* Instructions to follow *
Please switch "wicker basket" to "straw basket" everywhere in the material below and write it out again with nothing else changed. Leave the pictures out of your answer.

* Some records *
[START]

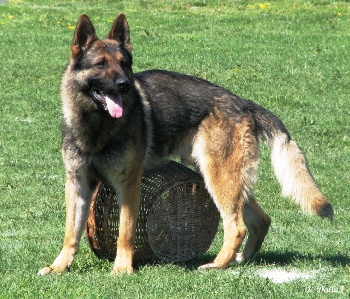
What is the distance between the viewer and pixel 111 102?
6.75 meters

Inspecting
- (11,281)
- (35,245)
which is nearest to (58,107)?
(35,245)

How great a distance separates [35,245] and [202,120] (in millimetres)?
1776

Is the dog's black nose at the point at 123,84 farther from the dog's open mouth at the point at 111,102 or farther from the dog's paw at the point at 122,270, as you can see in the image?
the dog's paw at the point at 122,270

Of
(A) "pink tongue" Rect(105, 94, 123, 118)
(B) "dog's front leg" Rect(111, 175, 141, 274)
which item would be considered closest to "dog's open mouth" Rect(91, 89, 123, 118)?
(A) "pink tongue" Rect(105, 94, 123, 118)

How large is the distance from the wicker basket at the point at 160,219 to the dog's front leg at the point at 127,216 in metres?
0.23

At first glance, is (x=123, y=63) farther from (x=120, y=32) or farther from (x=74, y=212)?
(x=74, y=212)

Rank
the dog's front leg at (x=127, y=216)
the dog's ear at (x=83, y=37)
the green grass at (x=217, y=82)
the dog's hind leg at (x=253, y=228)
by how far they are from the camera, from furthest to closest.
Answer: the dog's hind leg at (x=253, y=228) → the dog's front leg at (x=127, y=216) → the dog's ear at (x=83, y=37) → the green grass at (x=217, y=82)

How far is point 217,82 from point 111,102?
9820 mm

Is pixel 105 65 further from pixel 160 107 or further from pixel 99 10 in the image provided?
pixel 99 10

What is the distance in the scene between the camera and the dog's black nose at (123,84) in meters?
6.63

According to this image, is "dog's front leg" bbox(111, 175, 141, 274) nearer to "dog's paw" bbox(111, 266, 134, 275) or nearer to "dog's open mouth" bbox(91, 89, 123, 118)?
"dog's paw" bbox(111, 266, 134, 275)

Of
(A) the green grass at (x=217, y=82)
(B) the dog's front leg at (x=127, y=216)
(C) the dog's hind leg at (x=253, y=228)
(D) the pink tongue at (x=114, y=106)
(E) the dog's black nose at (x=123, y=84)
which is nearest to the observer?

[END]

* The response *
What is the distance between the viewer and pixel 111 102?
6.75 meters

Inspecting
- (11,281)
- (35,245)
which is nearest to (58,107)?
(35,245)

How great a distance separates [35,245] and [202,120] (in millimetres)?
1776

Is the dog's black nose at the point at 123,84 farther from the dog's open mouth at the point at 111,102 or farther from the dog's paw at the point at 122,270, as you can see in the image?
the dog's paw at the point at 122,270

Of
(A) "pink tongue" Rect(105, 94, 123, 118)
(B) "dog's front leg" Rect(111, 175, 141, 274)
which item would be considered closest to "dog's open mouth" Rect(91, 89, 123, 118)?
(A) "pink tongue" Rect(105, 94, 123, 118)

How large is the distance from the straw basket at the point at 160,219 to the dog's front leg at the point at 127,216 in metres?
0.23

At first glance, is (x=123, y=63) farther from (x=120, y=32) or farther from (x=74, y=212)?
(x=74, y=212)

Rank
the dog's front leg at (x=127, y=216)
the dog's ear at (x=83, y=37)
the green grass at (x=217, y=82)
the dog's hind leg at (x=253, y=228)
by how far they are from the camera, from furthest to closest.
Answer: the dog's hind leg at (x=253, y=228) → the dog's front leg at (x=127, y=216) → the dog's ear at (x=83, y=37) → the green grass at (x=217, y=82)

How far is point 217,82 from point 111,102?
9820 mm

Is pixel 105 65 further from pixel 160 107 or further from pixel 99 10 in the image provided?
pixel 99 10

What is the distance in the scene between the camera and the dog's black nose at (123,84) in meters?
6.63

According to this image, is "dog's front leg" bbox(111, 175, 141, 274) nearer to "dog's paw" bbox(111, 266, 134, 275) or nearer to "dog's open mouth" bbox(91, 89, 123, 118)?
"dog's paw" bbox(111, 266, 134, 275)

Of
(A) the green grass at (x=217, y=82)
(B) the dog's front leg at (x=127, y=216)
(C) the dog's hind leg at (x=253, y=228)
(D) the pink tongue at (x=114, y=106)
(E) the dog's black nose at (x=123, y=84)
which is nearest to the observer?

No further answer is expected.